Je me retrouve près du vent arrière, “Tiens !” essayons le spi me dis-je, vu le vent faible si ça cafouille je ne risque pas grand chose.

Je prépare bien l'affaire en bloquant la barre pour libérer mes deux mains, tangon, hale-haut, hale-bas, bras, écoute, tangon, drisse. Tout est prêt, j'affale le foc et hisse le spi, impec ! Il se gonfle mollement, je fais quelques ajustements, ma vitesse a doublé, je passe de 1 noeud à 2 noeuds ! :-D

Le vent reste faible pendant une heure, puis commence à monter, ma vitesse aussi ! Je jubile.
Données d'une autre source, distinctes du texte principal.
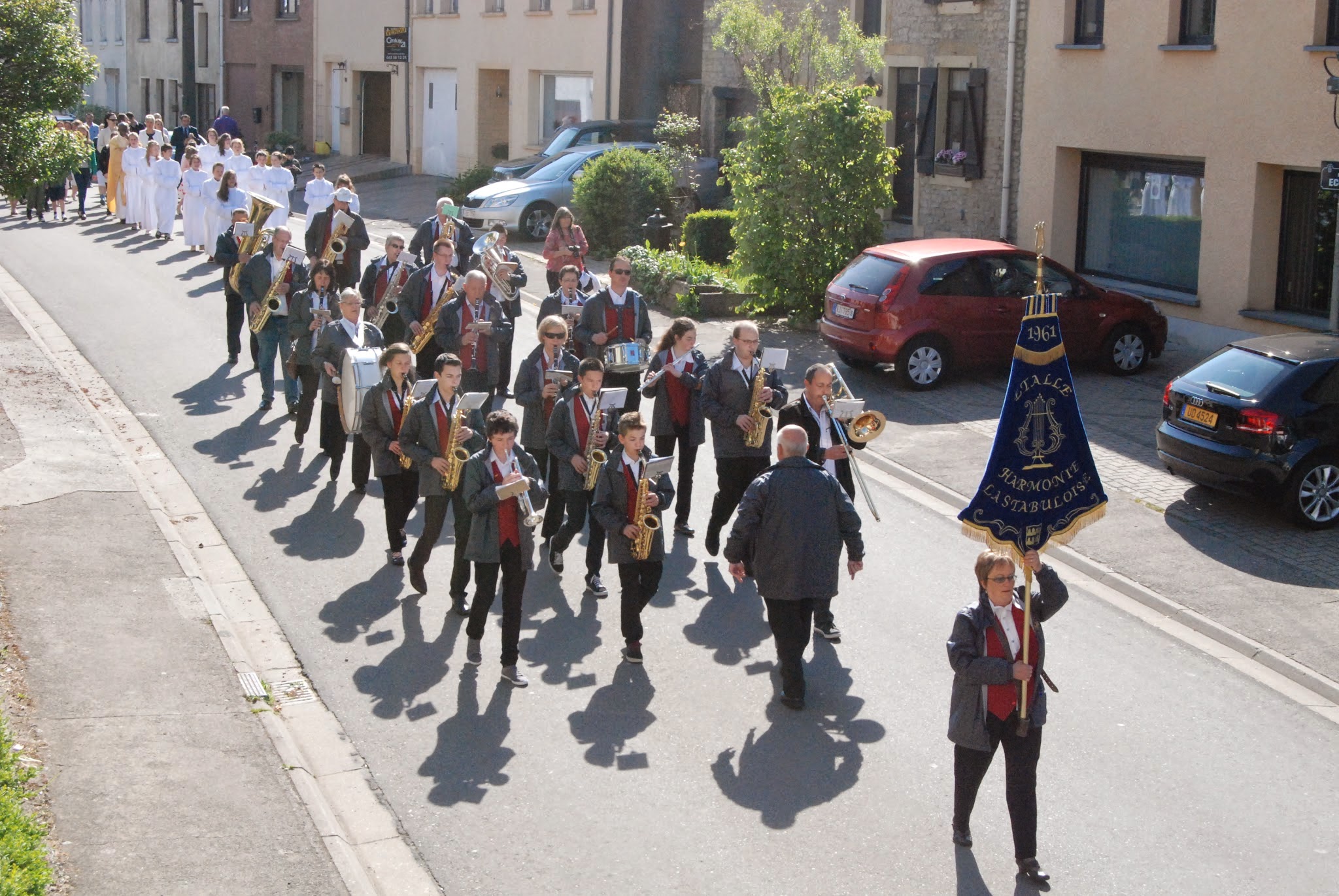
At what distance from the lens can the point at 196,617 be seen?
9.82m

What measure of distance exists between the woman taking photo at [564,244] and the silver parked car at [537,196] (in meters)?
10.7

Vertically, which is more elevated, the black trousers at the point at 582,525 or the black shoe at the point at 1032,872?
the black trousers at the point at 582,525

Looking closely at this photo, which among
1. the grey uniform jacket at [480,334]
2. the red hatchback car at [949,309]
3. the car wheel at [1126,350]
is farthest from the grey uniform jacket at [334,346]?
the car wheel at [1126,350]

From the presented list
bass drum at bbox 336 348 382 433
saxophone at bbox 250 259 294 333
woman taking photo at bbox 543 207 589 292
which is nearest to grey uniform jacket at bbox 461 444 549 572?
bass drum at bbox 336 348 382 433

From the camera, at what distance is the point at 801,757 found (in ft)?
27.3

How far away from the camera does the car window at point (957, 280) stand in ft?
56.1

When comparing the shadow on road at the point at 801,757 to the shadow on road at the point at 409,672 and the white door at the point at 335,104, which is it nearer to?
the shadow on road at the point at 409,672

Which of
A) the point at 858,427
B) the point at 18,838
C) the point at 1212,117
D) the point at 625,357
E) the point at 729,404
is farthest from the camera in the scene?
the point at 1212,117

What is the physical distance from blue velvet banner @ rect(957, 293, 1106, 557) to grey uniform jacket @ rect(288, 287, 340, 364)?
794cm

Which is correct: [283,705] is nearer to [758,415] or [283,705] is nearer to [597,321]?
[758,415]

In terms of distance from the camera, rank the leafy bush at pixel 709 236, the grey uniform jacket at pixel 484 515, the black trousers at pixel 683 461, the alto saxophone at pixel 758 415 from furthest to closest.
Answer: the leafy bush at pixel 709 236, the black trousers at pixel 683 461, the alto saxophone at pixel 758 415, the grey uniform jacket at pixel 484 515

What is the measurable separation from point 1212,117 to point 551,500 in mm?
11805

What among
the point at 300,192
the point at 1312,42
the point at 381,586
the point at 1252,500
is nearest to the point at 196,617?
the point at 381,586

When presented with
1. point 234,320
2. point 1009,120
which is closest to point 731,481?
point 234,320
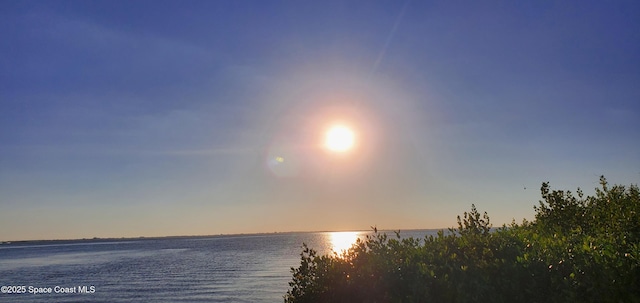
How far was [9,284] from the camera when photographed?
209 feet

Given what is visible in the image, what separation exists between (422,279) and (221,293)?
127 feet

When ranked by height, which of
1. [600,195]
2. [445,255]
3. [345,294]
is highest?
[600,195]

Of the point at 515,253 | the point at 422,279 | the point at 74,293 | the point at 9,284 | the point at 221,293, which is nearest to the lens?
the point at 422,279

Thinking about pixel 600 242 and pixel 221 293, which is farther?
pixel 221 293

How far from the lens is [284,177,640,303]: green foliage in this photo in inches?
404

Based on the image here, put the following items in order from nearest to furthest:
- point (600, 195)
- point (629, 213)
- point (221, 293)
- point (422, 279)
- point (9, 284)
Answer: point (422, 279) < point (629, 213) < point (600, 195) < point (221, 293) < point (9, 284)

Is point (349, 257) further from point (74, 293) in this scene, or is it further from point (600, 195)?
point (74, 293)

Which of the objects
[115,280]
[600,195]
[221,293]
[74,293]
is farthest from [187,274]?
[600,195]

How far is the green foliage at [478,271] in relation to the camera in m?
10.3

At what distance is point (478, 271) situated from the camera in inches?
447

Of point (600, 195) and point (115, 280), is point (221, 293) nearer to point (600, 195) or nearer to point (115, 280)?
point (115, 280)

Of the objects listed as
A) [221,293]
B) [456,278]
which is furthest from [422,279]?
[221,293]

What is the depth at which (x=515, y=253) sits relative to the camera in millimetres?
12016

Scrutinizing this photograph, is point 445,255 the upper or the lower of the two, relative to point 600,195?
lower
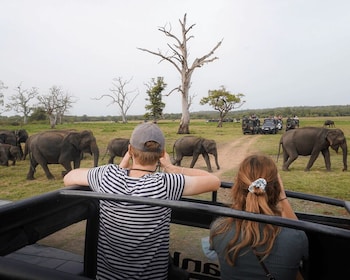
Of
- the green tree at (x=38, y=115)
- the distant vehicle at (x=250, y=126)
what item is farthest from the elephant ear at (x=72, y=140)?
the green tree at (x=38, y=115)

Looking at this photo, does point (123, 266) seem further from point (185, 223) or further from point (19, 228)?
point (185, 223)

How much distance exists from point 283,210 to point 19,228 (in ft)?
3.71

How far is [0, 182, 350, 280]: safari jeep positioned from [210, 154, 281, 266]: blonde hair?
0.13 metres

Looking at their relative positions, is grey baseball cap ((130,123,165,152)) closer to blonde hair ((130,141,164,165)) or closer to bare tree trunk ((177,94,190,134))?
blonde hair ((130,141,164,165))

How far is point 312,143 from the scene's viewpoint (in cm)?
1011

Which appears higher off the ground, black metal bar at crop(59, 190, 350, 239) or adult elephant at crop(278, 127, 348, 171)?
black metal bar at crop(59, 190, 350, 239)

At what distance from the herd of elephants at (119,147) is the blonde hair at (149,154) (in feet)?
24.4

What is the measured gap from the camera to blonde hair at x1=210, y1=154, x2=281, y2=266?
1.31m

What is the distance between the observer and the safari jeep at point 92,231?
1.09 metres

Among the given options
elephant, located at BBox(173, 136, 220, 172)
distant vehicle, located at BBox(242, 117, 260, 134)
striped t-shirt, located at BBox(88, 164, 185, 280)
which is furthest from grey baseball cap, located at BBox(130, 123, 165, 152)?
distant vehicle, located at BBox(242, 117, 260, 134)

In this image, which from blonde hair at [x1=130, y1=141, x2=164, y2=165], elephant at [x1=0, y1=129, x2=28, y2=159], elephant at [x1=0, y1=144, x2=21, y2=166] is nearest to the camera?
blonde hair at [x1=130, y1=141, x2=164, y2=165]

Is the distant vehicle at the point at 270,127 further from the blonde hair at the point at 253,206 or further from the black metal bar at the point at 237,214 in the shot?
the black metal bar at the point at 237,214

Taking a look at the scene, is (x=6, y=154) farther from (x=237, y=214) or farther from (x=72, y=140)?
(x=237, y=214)

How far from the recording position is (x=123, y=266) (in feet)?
4.91
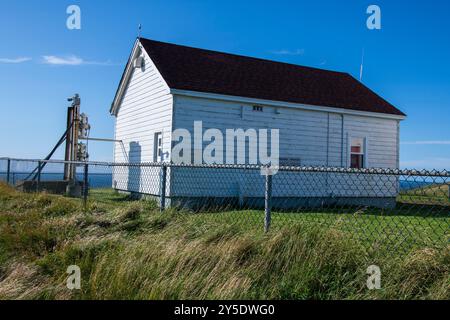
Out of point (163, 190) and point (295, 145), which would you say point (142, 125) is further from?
point (163, 190)

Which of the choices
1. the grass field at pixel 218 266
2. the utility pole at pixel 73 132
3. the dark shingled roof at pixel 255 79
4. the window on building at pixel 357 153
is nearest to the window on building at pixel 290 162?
the dark shingled roof at pixel 255 79

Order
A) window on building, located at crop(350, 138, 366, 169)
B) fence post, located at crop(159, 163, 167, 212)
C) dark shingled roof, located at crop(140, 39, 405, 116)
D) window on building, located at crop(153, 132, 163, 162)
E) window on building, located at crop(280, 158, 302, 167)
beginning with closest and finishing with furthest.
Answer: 1. fence post, located at crop(159, 163, 167, 212)
2. dark shingled roof, located at crop(140, 39, 405, 116)
3. window on building, located at crop(153, 132, 163, 162)
4. window on building, located at crop(280, 158, 302, 167)
5. window on building, located at crop(350, 138, 366, 169)

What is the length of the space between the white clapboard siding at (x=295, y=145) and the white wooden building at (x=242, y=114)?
0.04m

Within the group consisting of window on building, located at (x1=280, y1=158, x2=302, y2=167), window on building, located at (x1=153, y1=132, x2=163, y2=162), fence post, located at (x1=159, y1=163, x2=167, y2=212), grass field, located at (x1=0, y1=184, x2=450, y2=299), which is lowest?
grass field, located at (x1=0, y1=184, x2=450, y2=299)

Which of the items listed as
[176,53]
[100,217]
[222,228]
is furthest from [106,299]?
[176,53]

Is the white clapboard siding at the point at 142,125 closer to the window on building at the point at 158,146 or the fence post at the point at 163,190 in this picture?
the window on building at the point at 158,146

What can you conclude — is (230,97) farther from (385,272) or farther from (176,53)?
(385,272)

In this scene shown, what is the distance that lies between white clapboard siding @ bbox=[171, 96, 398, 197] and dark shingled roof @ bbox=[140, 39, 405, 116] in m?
0.51

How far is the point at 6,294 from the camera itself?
367cm

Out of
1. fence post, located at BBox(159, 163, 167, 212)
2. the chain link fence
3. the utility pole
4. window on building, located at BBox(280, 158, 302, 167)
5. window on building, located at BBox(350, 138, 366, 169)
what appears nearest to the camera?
fence post, located at BBox(159, 163, 167, 212)

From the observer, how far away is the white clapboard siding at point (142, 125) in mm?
14425

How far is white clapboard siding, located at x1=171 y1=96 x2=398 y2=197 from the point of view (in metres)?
14.1

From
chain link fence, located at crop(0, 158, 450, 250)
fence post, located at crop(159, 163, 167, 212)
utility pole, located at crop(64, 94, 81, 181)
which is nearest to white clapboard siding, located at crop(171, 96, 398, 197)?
chain link fence, located at crop(0, 158, 450, 250)

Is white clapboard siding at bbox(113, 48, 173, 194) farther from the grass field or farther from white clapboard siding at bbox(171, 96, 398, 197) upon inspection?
the grass field
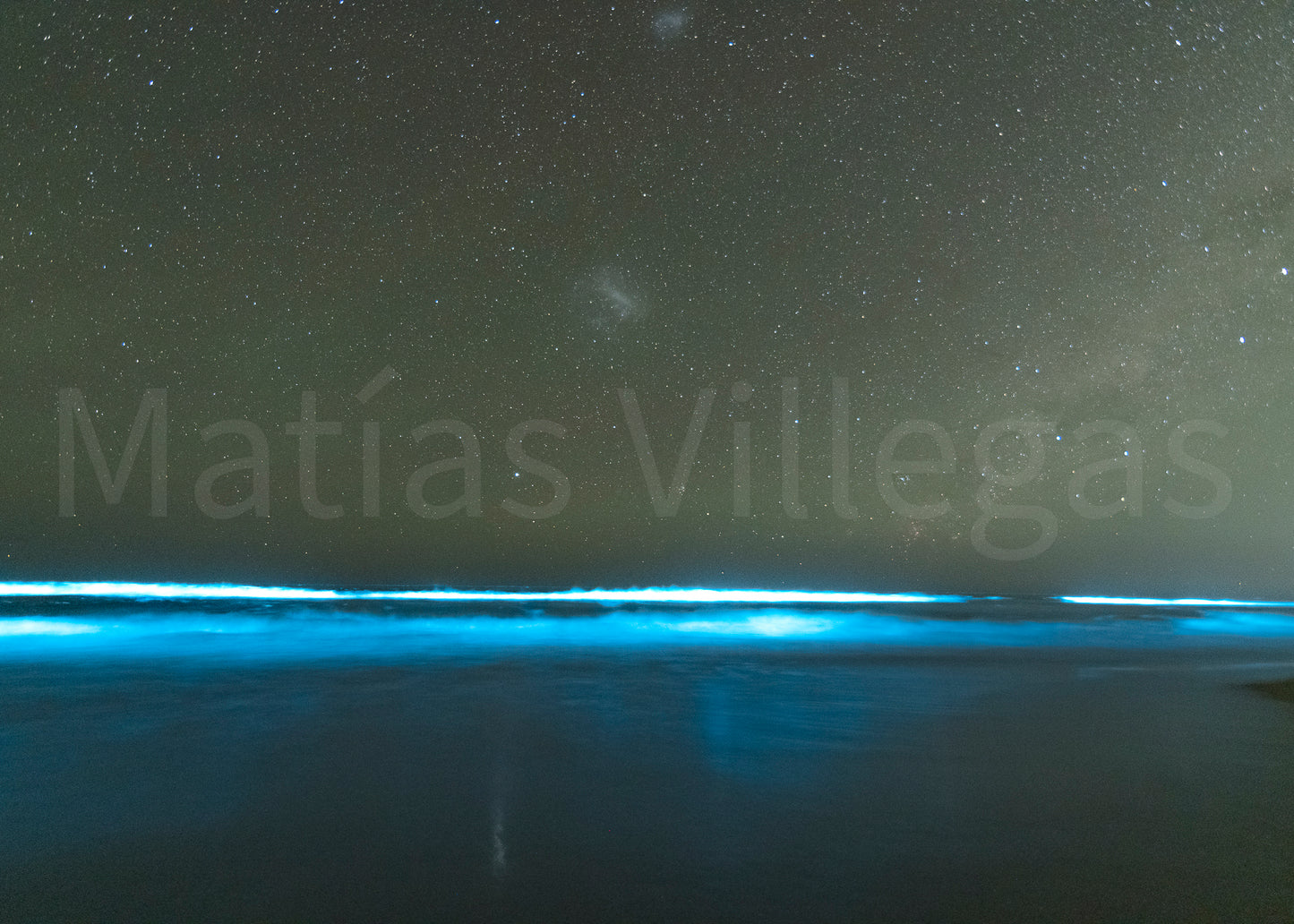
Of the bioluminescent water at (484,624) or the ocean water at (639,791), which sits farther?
the bioluminescent water at (484,624)

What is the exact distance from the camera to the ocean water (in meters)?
1.01

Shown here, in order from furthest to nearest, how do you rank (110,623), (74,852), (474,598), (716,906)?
1. (474,598)
2. (110,623)
3. (74,852)
4. (716,906)

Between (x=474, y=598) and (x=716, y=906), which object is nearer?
(x=716, y=906)

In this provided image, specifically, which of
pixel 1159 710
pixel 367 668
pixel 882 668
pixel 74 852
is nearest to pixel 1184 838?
pixel 1159 710

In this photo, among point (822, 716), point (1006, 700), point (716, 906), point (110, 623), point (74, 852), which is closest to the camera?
point (716, 906)

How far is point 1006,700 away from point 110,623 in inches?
229

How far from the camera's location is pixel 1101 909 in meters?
Result: 0.98

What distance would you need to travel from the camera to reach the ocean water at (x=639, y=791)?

Je borde-choque le spi avec son écoute dans la main gauche, la barre dans la main droite, j'arrive rapidement à une première pointe que je passe au ras des cailloux, puis une deuxième (Pontusval), il y a un bon force 4 maintenant, j'essaie de suivre ma progression sur mes cartes en A4, mais je passe d'une carte à l'autre plus rapidement que je pense et je perds le fil.

L'après midi passe ainsi, je prends un pied pas possible à glisser poussé par le vent. Je passe à côté d'un poisson lune que je reconnais grâce à sa nageoire dorsale qu'il bascule d'un côté à l'autre.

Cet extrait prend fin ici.